Cite as: https://hdl.handle.net/11858/00-001M-0000-002D-D356-7
Abstract
Systematic assessment of tyrosine kinase-substrate relationships is fundamental to a better understanding of cellular signaling and its profound alterations in human diseases such as cancer. In human cells, such assessments are confounded by complex signaling networks, feedback loops, conditional activity, and intra-kinase redundancy. Here we address this challenge by exploiting the yeast proteome as an in vivo model substrate.

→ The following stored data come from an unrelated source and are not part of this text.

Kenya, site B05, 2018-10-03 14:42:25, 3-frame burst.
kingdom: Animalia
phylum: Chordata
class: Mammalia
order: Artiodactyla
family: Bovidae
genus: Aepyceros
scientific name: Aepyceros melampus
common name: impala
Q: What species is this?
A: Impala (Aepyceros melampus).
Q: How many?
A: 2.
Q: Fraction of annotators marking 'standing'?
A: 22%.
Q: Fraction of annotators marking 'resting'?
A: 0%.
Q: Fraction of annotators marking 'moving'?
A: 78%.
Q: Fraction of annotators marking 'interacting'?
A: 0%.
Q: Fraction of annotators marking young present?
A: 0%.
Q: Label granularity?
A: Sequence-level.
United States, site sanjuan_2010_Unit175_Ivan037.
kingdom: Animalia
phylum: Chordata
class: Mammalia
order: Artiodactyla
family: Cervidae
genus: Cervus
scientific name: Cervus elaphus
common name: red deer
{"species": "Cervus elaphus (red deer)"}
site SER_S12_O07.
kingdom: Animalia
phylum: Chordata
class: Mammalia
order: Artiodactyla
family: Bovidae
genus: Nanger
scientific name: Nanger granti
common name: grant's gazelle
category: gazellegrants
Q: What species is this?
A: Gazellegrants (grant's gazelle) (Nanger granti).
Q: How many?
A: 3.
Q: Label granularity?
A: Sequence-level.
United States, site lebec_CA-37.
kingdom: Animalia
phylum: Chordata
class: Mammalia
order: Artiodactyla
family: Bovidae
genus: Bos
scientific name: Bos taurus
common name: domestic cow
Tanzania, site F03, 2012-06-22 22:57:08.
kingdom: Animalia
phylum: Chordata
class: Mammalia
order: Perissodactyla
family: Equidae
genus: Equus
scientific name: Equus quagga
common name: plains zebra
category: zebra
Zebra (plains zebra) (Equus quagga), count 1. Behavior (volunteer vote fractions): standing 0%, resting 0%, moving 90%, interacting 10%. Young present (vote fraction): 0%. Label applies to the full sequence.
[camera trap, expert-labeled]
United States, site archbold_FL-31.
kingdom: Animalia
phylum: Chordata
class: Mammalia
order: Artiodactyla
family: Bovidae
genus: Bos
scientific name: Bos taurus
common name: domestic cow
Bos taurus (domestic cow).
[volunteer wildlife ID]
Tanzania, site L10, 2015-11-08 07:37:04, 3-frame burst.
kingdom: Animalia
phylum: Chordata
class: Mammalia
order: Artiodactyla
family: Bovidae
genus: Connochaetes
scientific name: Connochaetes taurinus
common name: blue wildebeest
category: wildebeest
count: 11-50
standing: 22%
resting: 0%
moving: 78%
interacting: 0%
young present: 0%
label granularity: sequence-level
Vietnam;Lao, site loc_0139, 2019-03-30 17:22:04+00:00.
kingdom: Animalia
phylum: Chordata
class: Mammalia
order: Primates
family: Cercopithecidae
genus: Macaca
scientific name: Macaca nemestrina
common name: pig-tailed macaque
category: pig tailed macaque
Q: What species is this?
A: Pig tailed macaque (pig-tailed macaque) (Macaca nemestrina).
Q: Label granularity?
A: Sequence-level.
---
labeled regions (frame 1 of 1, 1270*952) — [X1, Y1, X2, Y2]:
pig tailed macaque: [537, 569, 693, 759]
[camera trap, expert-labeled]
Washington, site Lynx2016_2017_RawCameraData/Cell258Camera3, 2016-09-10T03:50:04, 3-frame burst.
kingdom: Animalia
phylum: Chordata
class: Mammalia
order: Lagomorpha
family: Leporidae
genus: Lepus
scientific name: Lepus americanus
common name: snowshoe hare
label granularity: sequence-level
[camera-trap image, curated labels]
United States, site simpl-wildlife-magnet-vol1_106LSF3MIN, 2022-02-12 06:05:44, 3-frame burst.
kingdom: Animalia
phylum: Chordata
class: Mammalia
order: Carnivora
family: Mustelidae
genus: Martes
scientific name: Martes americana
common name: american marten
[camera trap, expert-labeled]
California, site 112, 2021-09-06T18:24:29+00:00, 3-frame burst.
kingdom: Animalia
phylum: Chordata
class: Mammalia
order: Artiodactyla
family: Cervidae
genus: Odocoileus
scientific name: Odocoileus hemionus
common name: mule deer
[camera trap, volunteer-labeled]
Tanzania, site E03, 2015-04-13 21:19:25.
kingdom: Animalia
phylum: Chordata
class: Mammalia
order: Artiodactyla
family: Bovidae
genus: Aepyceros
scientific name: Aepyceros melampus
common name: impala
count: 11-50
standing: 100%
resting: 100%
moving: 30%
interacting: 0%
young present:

We individually expressed 16 human non-receptor tyrosine kinases (NRTKs) in Saccharomyces cerevisiae and identified 3,279 kinase-substrate relationships involving 1,351 yeast phosphotyrosine (pY) sites. Based on the yeast data without prior information, we generated a set of linear kinase motifs and assigned ∼1,300 known human pY sites to specific NRTKs. Furthermore, experimentally defined pY sites for each individual kinase were shown to cluster within the yeast interactome network irrespective of linear motif information. We therefore applied a network inference approach to predict kinase-substrate relationships for more than 3,500 human proteins, providing a resource to advance our understanding of kinase biology.